Specificity was first determined in silico; the RLEP qPCR primer and probe sequences were compared against the NCBI's nonredundant database using BLASTn (7 December 2017) (5), including 148 sequenced mycobacterial genomes from recent studies (6, 7). This did not identify any potential cross-reactivity. Subsequently, specificity was experimentally tested. Among SBs from 28 and 31 nonleprosy controls tested from areas where leprosy was not endemic or was endemic, respectively, no RLEP qPCR amplification was observed. In addition, none of 61 isolates from different mycobacterial species, including the closely related M. szulgai and M. haemophilum, showed amplification for the RLEP qPCR. Confirming sensitivity, all 101 samples from clinically confirmed patients (10 SBs from MB patients and 91 slit skin smears, including 27 acid-fast bacillus [AFB] negative and 64 AFB positive) were positive with the RLEP qPCR. We notified the Institute of Tropical Medicine's Institutional Review Board about testing deidentified surplus diagnostic samples from patients from Brazil, Belgium, and the Comoros, who had provided informed consent.
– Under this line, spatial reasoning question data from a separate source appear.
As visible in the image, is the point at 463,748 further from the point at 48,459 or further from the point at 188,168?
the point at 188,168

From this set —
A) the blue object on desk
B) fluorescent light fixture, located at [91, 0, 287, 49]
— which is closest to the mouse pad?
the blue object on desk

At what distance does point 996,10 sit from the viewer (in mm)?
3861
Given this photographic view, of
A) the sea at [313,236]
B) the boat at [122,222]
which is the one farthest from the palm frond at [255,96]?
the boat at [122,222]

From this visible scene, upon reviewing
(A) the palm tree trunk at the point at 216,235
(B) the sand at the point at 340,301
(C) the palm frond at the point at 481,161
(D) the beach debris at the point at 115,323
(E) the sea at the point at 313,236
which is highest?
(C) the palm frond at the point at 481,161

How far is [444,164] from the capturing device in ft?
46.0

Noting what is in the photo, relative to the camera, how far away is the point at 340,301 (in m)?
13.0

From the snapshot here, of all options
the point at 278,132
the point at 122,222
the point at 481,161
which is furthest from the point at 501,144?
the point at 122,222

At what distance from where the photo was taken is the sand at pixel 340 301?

These results suggest 100% specificity of RLEP qPCR for M. leprae. However, due to the possible presence of homologous RLEP sequences in unidentified, unculturable, or understudied mycobacteria closely related to M. leprae, the reported specificity will always be provisional. The absence of identical primer/probe binding sites in the current NCBI database decreases the probability that new mycobacterial species with homologous RLEP sequences will emerge. Our results suggest that false positives would more likely represent contamination issues. This study supports RLEP qPCR as the gold standard for laboratory confirmation for leprosy, even when sensitivity in PB samples is still imperfect.

ACKNOWLEDGMENTS

The present work was supported by the Damien Foundation, Belgium, and R2Stop, Canada. B.C.D.J. and C.J.M. were supported by the European Research Council-INTERRUPTB starting grant 311725.

We thank Abdallah Baco and his colleagues from the Damien Foundation, Comoros.